Nina Lakhani in the Rio Grande Valley

Guardian: In the piercing midday heat of southern Texas, farmhand Linda Villarreal moves methodically to weed row after row of parsley, rising only occasionally to stretch her achy back and nibble on sugary biscuits she keeps in her pockets. In the distance, a green and white border patrol truck drives along the levee beside the towering steel border wall.

For this backbreaking work, Villareal is paid $7.25 per hour, the federal minimum wage since 2009, with no benefits. She takes home between $300 and $400 a week depending on the amount of orders from the bodegas – packaging warehouses which supply the country’s supermarkets with fruits and vegetables harvested by crews of undocumented mostly Mexican farmworkers.

Villarreal works six days a week, sometimes seven, putting food on Americans’ tables but earns barely enough to cover the bills and depends on food stamps to feed her own family.

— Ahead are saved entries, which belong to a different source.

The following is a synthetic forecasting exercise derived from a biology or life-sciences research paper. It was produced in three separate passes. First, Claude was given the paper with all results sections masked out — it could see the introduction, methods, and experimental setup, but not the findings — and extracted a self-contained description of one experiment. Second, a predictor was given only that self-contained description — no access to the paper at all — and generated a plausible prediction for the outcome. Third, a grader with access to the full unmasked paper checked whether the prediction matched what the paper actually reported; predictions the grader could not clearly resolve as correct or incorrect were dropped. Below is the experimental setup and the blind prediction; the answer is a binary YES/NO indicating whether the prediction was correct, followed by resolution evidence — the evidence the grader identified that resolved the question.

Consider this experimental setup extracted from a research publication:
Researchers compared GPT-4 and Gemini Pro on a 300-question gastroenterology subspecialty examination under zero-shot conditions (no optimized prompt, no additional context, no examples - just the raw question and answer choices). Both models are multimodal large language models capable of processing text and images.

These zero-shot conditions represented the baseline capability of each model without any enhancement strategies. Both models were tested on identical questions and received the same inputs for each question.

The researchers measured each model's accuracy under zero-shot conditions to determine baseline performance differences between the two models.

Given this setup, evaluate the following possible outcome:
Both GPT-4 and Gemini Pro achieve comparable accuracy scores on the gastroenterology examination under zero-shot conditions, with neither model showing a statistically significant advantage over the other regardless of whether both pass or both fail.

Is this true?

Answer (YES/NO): NO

Every day is a hustle: she gets up at 4.30am to make packed lunches for her colleagues, charging them $5 each for homemade tacos, before heading to the fields for a 7 o’clock start. She skips breakfast.



Healthcare is a major struggle for farmworkers: Villarreal takes diabetes medication a ‘legal’ friend buys from a cheap pharmacy across the border, rather than take time off to attend a nonprofit local health clinic. It’s the wrong dose, but better than nothing she reckons.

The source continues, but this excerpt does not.